Nun hat sich aber, wie beschrieben, Zyperns Präsident Dimitris Christofias geweigert für die erbetene Finanzierung seiner geliebten Societe Generale, Hellenic Bank, UBS, National Bank of Greece, Eurobank, usw, usw, Zypern zu entstaatlichen, um so an die „Hilfe“ für die Banken zu kommen.

Was macht Dr. Merkel und die „Europäische Volkspartei“, deren Kanzlerin von Deutschland sie ist? Sie trifft sich beim Treffen der „Europäischen Volkspartei“ (Kodename in der deutsprachigen Presse: „Europäische Konservative“) am 11. Januar auf Zypern mit Nikos Anastassiadis, dem „konservativen“ zypriotischen Präsidentschaftskandidaten, damit der Präsident der „Europäischen Volkspartei“ über Zypern wird und damit neuer Kalif der Finanzkalifen anstelle von Dimitris Christofias. Die Präsidentschaftswahl Zyperns steht im Februar an. Und wie schreibt es sich so schön im „Deutschlandradio“:

„Zypern wählt im Februar einen neuen Präsidenten. Es gilt als unwahrscheinlich, dass die Geldgeber von EU, Europäischer Zentralbank und Internationalem Währungsfonds vorher eine Entscheidung über ein Hilfspaket für das kleine Euroland fällen.“

Alles klar? Schäuble braucht die Drohungen gegen Zypern („nicht systemrelevant“) um dessen Präsidentschaftswahlkampf zu beeinflussen und die Republik Zypern zu erpressen. Und natürlich schnaubt Schäuble dabei in hilfloser Wut darüber, dass er im E.Z.B.-Rat keine Zwei-Drittel-Mehrheit zum Stopp des „Emergency Liquidity Assistance“ (E.L.A.) Programms zusammen bekommt, das wiederum der Zentralbank Zyperns erlaubt Geld zu drucken und es den Banken zu schenken, was wiederum bedeutet dass die Erpressung Zyperns nicht mehr funktioniert, weil die Systematik des Raubzugs im Euro-System nicht mehr funktioniert.

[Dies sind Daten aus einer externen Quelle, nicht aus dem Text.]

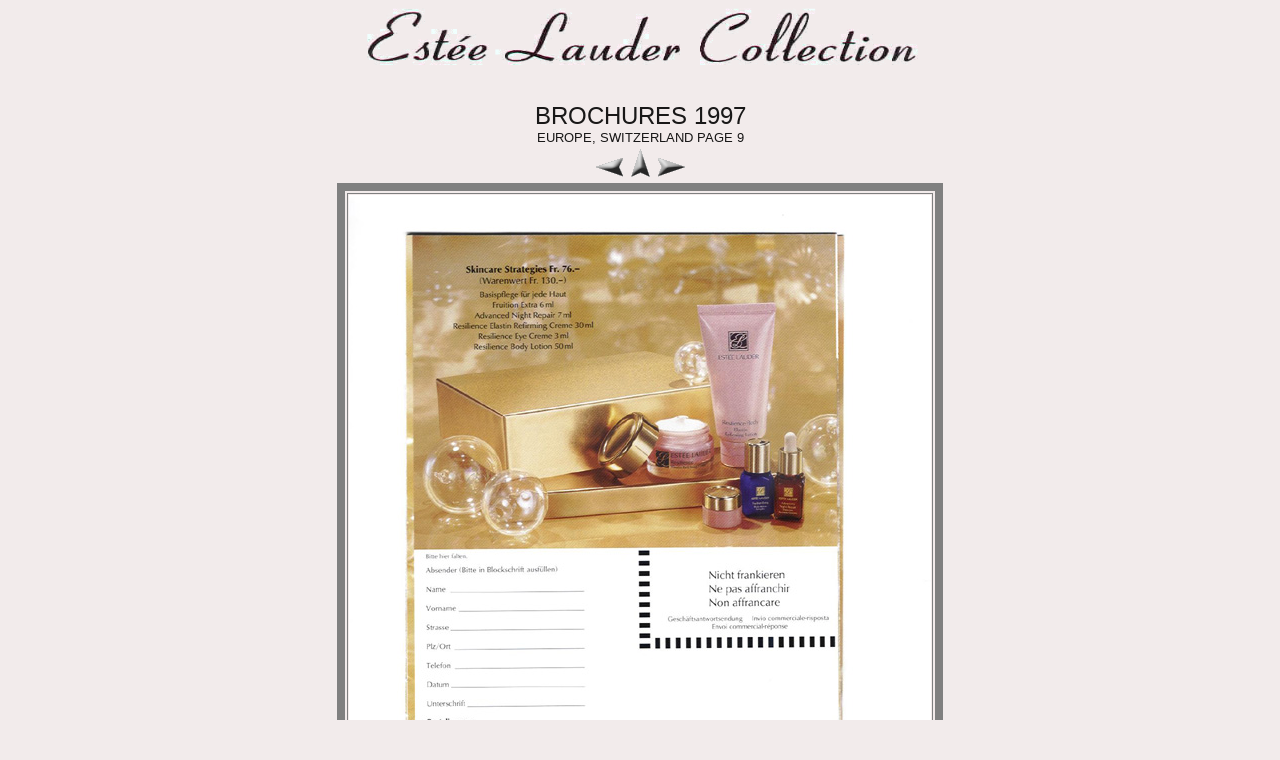

--- FILE ---
content_type: text/html
request_url: https://www.swisslady.com/BROCHUREN/1997/pages/1997_EUROPE_SWITZERLAND_9.htm
body_size: 683
content:
<HTML>
	<HEAD>
		<TITLE>1997, EUROPE_SWITZERLAND_9</TITLE>
		<META name="generator" content="Adobe Photoshop(R) 6.0 Web Photo Gallery">
		<META http-equiv="Content-Type" content="text/html; charset=iso-8859-1">
	</HEAD>
<BODY bgcolor="#F2EBEB"  text="#191818"  link="#7F7B7B"  vlink="#828182"  alink="#444447" >

<CENTER>


<FONT size="3"  face="Arial"><center><img src="/BROCHUREN/Logo.gif" width="567" height="58" border="0" alt="EST&Eacute;E LAUDER SOLID PERFUME COLLECTION"><br>
</font>
<br>
<br>
<FONT size="5"  face="Arial">BROCHURES 1997</font>
<br><FONT size="2"  face="Arial" >EUROPE, SWITZERLAND PAGE 9<BR>  </FONT>
	
		<TD><A href="1997_EUROPE_SWITZERLAND_8.htm" ><IMG src="../images/previous.gif" vspace=2 hspace=1 border=0 alt=ZurÃ¼ck></A></TD>
		<TD valign=middle><A href="../index.htm" ><IMG src="../images/home.gif" vspace=2 hspace=1 border="0" alt=Home></A></TD>
		<TD><A href="1997_EUROPE_SWITZERLAND_10.htm" ><IMG src="../images/next.gif" vspace=2 hspace=1 border=0 alt=Weiter></A></TD>
	</TR>
	</TABLE>
	</TD>
</TR>
</TABLE>


<CENTER>

<TABLE border=8 bordercolor=#808080 bordercolorlight=#C0C0C0 bordercolordark=#404040>
<TR>
	<TD align=center valign=middle>
	<IMG src="../images/1997_EUROPE_SWITZERLAND_9.jpg"  align=bottom border="0" alt=1997_EUROPE_SWITZERLAND_9>
</TD>
</TR>
</TABLE>
</CENTER>
<P><CENTER><FONT size="3"  face="Arial" ></FONT></CENTER></P>

</BODY>

</HTML>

Es gibt in diesem nach allen Regeln der Spieltheorie (ausführliche Dokumentation zur „game theory“ hier) ausgetragenen Spiel der Mächtigen keine Guten. Eben das ist die Regel der „game theory“, dass es keine Guten gibt, sondern dass alle Menschen ausschließlich durch Selbstsucht angetriebene, fast roboterartige Wesen sind und das genau das gut ist, weil nur die Selbstsucht angeblich ein gesellschaftliches Gleichgewicht herstellen könne.

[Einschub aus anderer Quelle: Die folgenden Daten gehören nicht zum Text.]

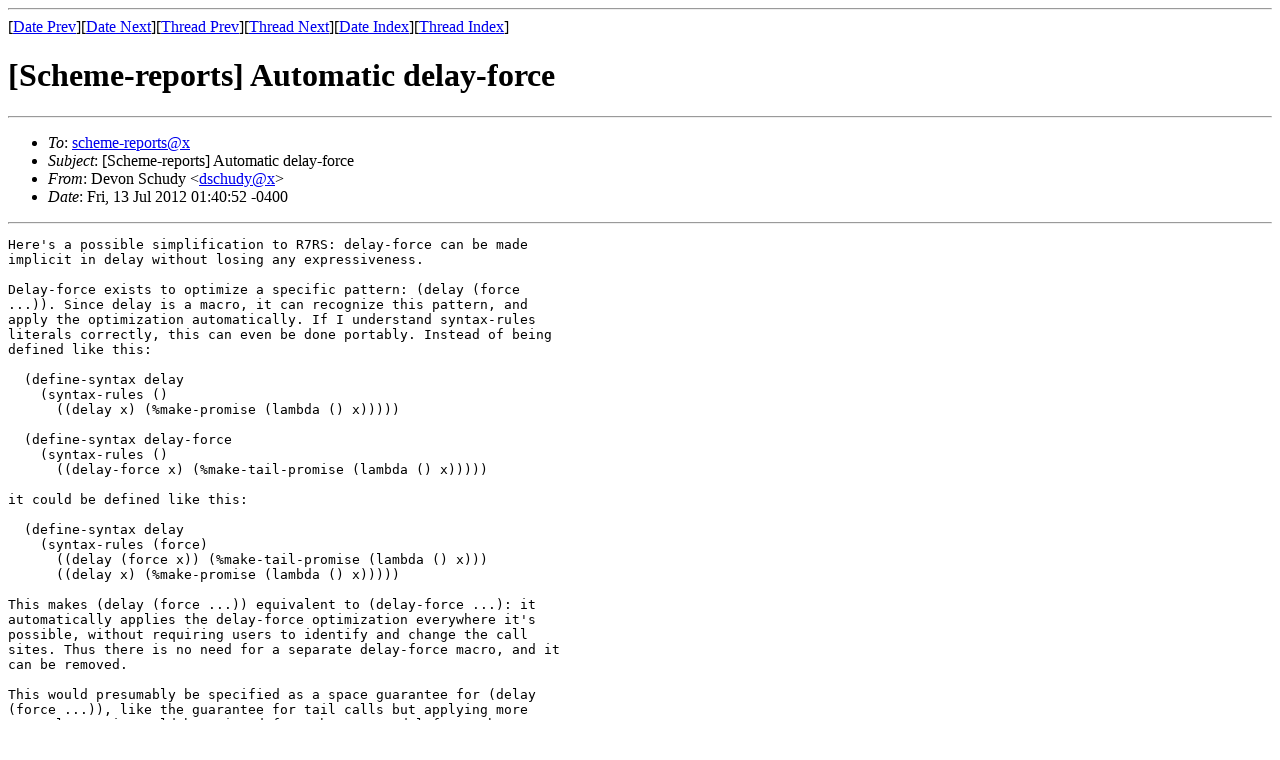

--- FILE ---
content_type: text/html
request_url: http://www.scheme-reports.org/mail/scheme-reports/msg00888.html
body_size: 2202
content:
<!-- MHonArc v2.6.19+ -->
<!--X-Subject: [Scheme&#45;reports] Automatic delay&#45;force -->
<!--X-From-R13: Rriba Epuhql &#60;qfpuhqlNtznvy.pbz> -->
<!--X-Date: Fri, 13 Jul 2012 05:41:33 +0000 (UTC) -->
<!--X-Message-Id: CAH_wurmT16L9pNNySEiJ1u0qyUEY+qOAfp2CwkOFQxz9bPB47g@mail.gmail.com -->
<!--X-Content-Type: text/plain -->
<!--X-Head-End-->
<!DOCTYPE HTML PUBLIC "-//W3C//DTD HTML 4.01 Transitional//EN"
        "http://www.w3.org/TR/html4/loose.dtd">
<html>
<head>
<title>[Scheme-reports] Automatic delay-force</title>
<link rev="made" href="mailto:dschudy@x">
</head>
<body>
<!--X-Body-Begin-->
<!--X-User-Header-->
<!--X-User-Header-End-->
<!--X-TopPNI-->
<hr>
[<a href="msg03748.html">Date Prev</a>][<a href="msg03799.html">Date Next</a>][<a href="msg02738.html">Thread Prev</a>][<a href="msg02241.html">Thread Next</a>][<a href="maillist.html#00888">Date Index</a>][<a href="threads.html#00888">Thread Index</a>]
<!--X-TopPNI-End-->
<!--X-MsgBody-->
<!--X-Subject-Header-Begin-->
<h1>[Scheme-reports] Automatic delay-force</h1>
<hr>
<!--X-Subject-Header-End-->
<!--X-Head-of-Message-->
<ul>
<li><em>To</em>: <a href="mailto:scheme-reports%40scheme-reports.org">scheme-reports@x</a></li>
<li><em>Subject</em>: [Scheme-reports] Automatic delay-force</li>
<li><em>From</em>: Devon Schudy &lt;<a href="mailto:dschudy%40gmail.com">dschudy@x</a>&gt;</li>
<li><em>Date</em>: Fri, 13 Jul 2012 01:40:52 -0400</li>
</ul>
<!--X-Head-of-Message-End-->
<!--X-Head-Body-Sep-Begin-->
<hr>
<!--X-Head-Body-Sep-End-->
<!--X-Body-of-Message-->
<pre>Here's a possible simplification to R7RS: delay-force can be made
implicit in delay without losing any expressiveness.

Delay-force exists to optimize a specific pattern: (delay (force
...)). Since delay is a macro, it can recognize this pattern, and
apply the optimization automatically. If I understand syntax-rules
literals correctly, this can even be done portably. Instead of being
defined like this:

  (define-syntax delay
    (syntax-rules ()
      ((delay x) (%make-promise (lambda () x)))))

  (define-syntax delay-force
    (syntax-rules ()
      ((delay-force x) (%make-tail-promise (lambda () x)))))

it could be defined like this:

  (define-syntax delay
    (syntax-rules (force)
      ((delay (force x)) (%make-tail-promise (lambda () x)))
      ((delay x) (%make-promise (lambda () x)))))

This makes (delay (force ...)) equivalent to (delay-force ...): it
automatically applies the delay-force optimization everywhere it's
possible, without requiring users to identify and change the call
sites. Thus there is no need for a separate delay-force macro, and it
can be removed.

This would presumably be specified as a space guarantee for (delay
(force ...)), like the guarantee for tail calls but applying more
narrowly. Or it could be omitted from the spec and left to the
discretion of implementors, like all other optimizations.

If constant-space lazy iteration is available only through explicit
delay-force, it makes some sense to standardize it, since it would
otherwise be impossible for portable code to get this behavior on
implementations that support it. But if it's available as an
optimization, portable code can take advantage of it on
implementations that have it, whether or not it's standardized, so the
case for standardizing it is weaker. Its use cases may not be
important enough to include it in the small standard, especially as it
makes the implementation of promises more complex and nonobvious.

If this optimization is included in the standard, delay would be the
only standard macro to recognize a bound identifier (as opposed to
recognizing unbound ones like =&gt;). I don't know if this is
undesirable.

Automatic delay-force is slightly at odds with the extended version of
lazy that Eli Barzilay has argued for, which accepts non-promises as
well as promises (i.e. it lazily coerces its argument to a promise).
Such an operator is useful because it allows users to introduce
laziness without having to keep track of whether it was already
present. But no one wants to write their routine laziness as (delay
(force ...)), so the optimization doesn't make lazy unnecessary.

_______________________________________________
Scheme-reports mailing list
Scheme-reports@x
<a  rel="nofollow" href="http://lists.scheme-reports.org/cgi-bin/mailman/listinfo/scheme-reports">http://lists.scheme-reports.org/cgi-bin/mailman/listinfo/scheme-reports</a>

</pre>
<!--X-Body-of-Message-End-->
<!--X-MsgBody-End-->
<!--X-Follow-Ups-->
<hr>
<ul><li><strong>Follow-Ups</strong>:
<ul>
<li><strong><a name="02241" href="msg02241.html">Re: [Scheme-reports] Automatic delay-force</a></strong>
<ul><li><em>From:</em> Alex Shinn &lt;alexshinn@x&gt;</li></ul></li>
</ul></li></ul>
<!--X-Follow-Ups-End-->
<!--X-References-->
<!--X-References-End-->
<!--X-BotPNI-->
<ul>
<li>Prev by Date:
<strong><a href="msg03748.html">Re: [Scheme-reports] [scheme-reports-wg1] John Cowan's votes on the	sixth ballot</a></strong>
</li>
<li>Next by Date:
<strong><a href="msg03799.html">Re: [Scheme-reports] [scheme-reports-wg1] John Cowan's votes on the sixth ballot</a></strong>
</li>
<li>Previous by thread:
<strong><a href="msg02738.html">Re: [Scheme-reports] [scheme-reports-wg1] John Cowan's votes on the sixth ballot</a></strong>
</li>
<li>Next by thread:
<strong><a href="msg02241.html">Re: [Scheme-reports] Automatic delay-force</a></strong>
</li>
<li>Index(es):
<ul>
<li><a href="maillist.html#00888"><strong>Date</strong></a></li>
<li><a href="threads.html#00888"><strong>Thread</strong></a></li>
</ul>
</li>
</ul>

<!--X-BotPNI-End-->
<!--X-User-Footer-->
<!--X-User-Footer-End-->
</body>
</html>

Die Psychologie und das Menschenbild des Kapitalismus regieren durch seine „Spieltheoretiker“, die versuchen die Welt entsprechend ihrer eigenen Persönlichkeit zu transformieren. Jeder, der ihr Spiel spielt, kann nur verlieren – egal ob das Spielfeld Zypern, Deutschland oder der ganze Planet ist.